Extract every row below and copy each one out verbatim, changing nothing.

——

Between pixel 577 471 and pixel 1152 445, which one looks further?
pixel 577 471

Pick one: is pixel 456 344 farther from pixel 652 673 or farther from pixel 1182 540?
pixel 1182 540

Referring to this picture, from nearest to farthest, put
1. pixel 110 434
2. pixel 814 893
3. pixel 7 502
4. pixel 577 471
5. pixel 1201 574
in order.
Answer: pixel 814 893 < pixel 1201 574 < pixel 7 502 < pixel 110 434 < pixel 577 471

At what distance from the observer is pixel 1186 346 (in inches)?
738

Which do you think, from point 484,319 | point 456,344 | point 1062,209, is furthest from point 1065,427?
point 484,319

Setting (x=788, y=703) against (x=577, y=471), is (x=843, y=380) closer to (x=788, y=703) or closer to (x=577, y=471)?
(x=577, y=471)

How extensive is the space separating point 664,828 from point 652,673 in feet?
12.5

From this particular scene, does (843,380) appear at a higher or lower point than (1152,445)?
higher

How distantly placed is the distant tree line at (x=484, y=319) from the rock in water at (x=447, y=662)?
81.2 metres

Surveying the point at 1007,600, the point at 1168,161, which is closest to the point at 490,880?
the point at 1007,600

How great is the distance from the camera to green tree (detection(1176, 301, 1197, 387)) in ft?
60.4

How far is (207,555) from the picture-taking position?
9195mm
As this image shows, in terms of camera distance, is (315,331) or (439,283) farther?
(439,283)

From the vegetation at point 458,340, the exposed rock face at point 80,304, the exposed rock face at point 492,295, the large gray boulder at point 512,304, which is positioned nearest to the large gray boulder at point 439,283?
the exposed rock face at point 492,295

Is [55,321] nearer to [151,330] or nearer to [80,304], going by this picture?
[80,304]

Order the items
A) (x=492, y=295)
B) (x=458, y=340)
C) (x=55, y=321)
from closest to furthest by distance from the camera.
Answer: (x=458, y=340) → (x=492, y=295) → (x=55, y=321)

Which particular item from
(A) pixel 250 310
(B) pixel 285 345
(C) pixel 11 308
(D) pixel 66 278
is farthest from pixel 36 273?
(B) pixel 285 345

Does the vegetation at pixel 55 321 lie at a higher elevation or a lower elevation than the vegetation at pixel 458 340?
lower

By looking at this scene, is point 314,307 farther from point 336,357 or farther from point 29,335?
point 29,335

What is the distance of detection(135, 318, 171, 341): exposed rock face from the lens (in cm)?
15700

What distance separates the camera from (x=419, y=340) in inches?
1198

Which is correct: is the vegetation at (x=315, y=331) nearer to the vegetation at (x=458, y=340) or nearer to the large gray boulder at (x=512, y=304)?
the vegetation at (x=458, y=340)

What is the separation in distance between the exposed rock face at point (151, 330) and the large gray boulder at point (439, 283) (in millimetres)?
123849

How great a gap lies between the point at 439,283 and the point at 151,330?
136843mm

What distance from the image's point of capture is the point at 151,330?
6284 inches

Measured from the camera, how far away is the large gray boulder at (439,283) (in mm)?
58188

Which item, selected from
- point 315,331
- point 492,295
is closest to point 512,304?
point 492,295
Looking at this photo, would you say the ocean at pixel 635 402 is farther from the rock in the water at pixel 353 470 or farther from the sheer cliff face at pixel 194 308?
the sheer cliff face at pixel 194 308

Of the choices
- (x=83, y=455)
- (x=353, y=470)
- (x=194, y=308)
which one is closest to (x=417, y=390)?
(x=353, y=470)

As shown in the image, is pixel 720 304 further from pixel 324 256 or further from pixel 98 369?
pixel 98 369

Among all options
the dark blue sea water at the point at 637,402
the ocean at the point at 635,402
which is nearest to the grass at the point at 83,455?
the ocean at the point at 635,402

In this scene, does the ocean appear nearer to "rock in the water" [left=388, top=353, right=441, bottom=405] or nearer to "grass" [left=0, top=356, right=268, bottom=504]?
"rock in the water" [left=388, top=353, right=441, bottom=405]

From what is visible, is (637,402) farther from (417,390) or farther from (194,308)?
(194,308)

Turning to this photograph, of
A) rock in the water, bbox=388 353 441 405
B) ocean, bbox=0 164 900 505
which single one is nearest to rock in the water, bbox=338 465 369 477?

——

## Final result
Between pixel 577 471 and pixel 1152 445, which one looks further?
pixel 577 471

Pick one: is pixel 456 344 farther from pixel 652 673 or farther from pixel 1182 540?
pixel 1182 540

Referring to this picture, from nearest to farthest, put
1. pixel 110 434
2. pixel 814 893
3. pixel 7 502
4. pixel 577 471
5. pixel 1201 574
in order.
Answer: pixel 814 893 < pixel 1201 574 < pixel 7 502 < pixel 110 434 < pixel 577 471

At what distance from the observer is pixel 1186 346 (in inches)?
738

Which do you think, from point 484,319 | point 456,344 | point 1062,209, is furthest from point 1065,427?
point 484,319

Setting (x=788, y=703) against (x=577, y=471), is (x=843, y=380) closer to (x=788, y=703) or closer to (x=577, y=471)?
(x=577, y=471)

How extensive is the space separating point 664,828 from point 652,673 in feet?
12.5

From this particular scene, does (843,380) appear at a higher or lower point than (1152,445)?
higher

How distantly placed is the distant tree line at (x=484, y=319) from the rock in water at (x=447, y=662)?
81.2 metres

Surveying the point at 1007,600, the point at 1168,161, which is closest to the point at 490,880?
the point at 1007,600

How great is the distance from the camera to green tree (detection(1176, 301, 1197, 387)) in ft?
60.4

How far is (207,555) from the picture-taking position?
9195mm
As this image shows, in terms of camera distance, is (315,331) or (439,283) farther?
(439,283)

From the vegetation at point 458,340, the exposed rock face at point 80,304, the exposed rock face at point 492,295, the large gray boulder at point 512,304, which is positioned nearest to the large gray boulder at point 439,283?
the exposed rock face at point 492,295

Is [55,321] nearer to [151,330] or nearer to [80,304], going by this picture?
[80,304]

Order the items
A) (x=492, y=295)
B) (x=458, y=340)
C) (x=55, y=321)
from closest to furthest by distance from the camera.
Answer: (x=458, y=340) → (x=492, y=295) → (x=55, y=321)

Which particular item from
(A) pixel 250 310
(B) pixel 285 345
(C) pixel 11 308
(D) pixel 66 278
is farthest from pixel 36 273?
(B) pixel 285 345

Does the vegetation at pixel 55 321 lie at a higher elevation or a lower elevation than the vegetation at pixel 458 340?
lower

By looking at this scene, is point 314,307 farther from point 336,357 or farther from point 29,335?
point 29,335

What is the distance of detection(135, 318, 171, 341): exposed rock face from the lens (in cm)?
15700

What distance separates the camera from (x=419, y=340) in inches?
1198

Which is correct: is the vegetation at (x=315, y=331) nearer to the vegetation at (x=458, y=340) or nearer to the large gray boulder at (x=512, y=304)?
the vegetation at (x=458, y=340)

What is the separation in distance between the exposed rock face at point (151, 330) and the large gray boulder at point (439, 283) (in millimetres)?
123849

How great a gap lies between the point at 439,283 and the point at 151,330?
136843mm

What distance from the image's point of capture is the point at 151,330?
6284 inches

Measured from the camera, how far away is the large gray boulder at (439,283) (in mm)?
58188

Which item, selected from
- point 315,331
- point 492,295
is closest to point 512,304?
point 492,295
Looking at this photo, would you say the ocean at pixel 635 402 is farther from the rock in the water at pixel 353 470 or farther from the sheer cliff face at pixel 194 308?
the sheer cliff face at pixel 194 308

Of the choices
- (x=83, y=455)
- (x=353, y=470)
- (x=194, y=308)
which one is closest to (x=417, y=390)?
(x=353, y=470)

As shown in the image, is pixel 720 304 further from pixel 324 256 or further from pixel 98 369?
pixel 98 369

Among all options
the dark blue sea water at the point at 637,402
the ocean at the point at 635,402
which is nearest to the grass at the point at 83,455?
the ocean at the point at 635,402

In this scene, does the ocean appear nearer to "rock in the water" [left=388, top=353, right=441, bottom=405] or nearer to "grass" [left=0, top=356, right=268, bottom=504]?
"rock in the water" [left=388, top=353, right=441, bottom=405]

From what is visible, is (637,402) farther from (417,390) or farther from (194,308)?
(194,308)

Turning to this photograph, of
A) rock in the water, bbox=388 353 441 405
B) ocean, bbox=0 164 900 505
which single one is nearest to rock in the water, bbox=338 465 369 477?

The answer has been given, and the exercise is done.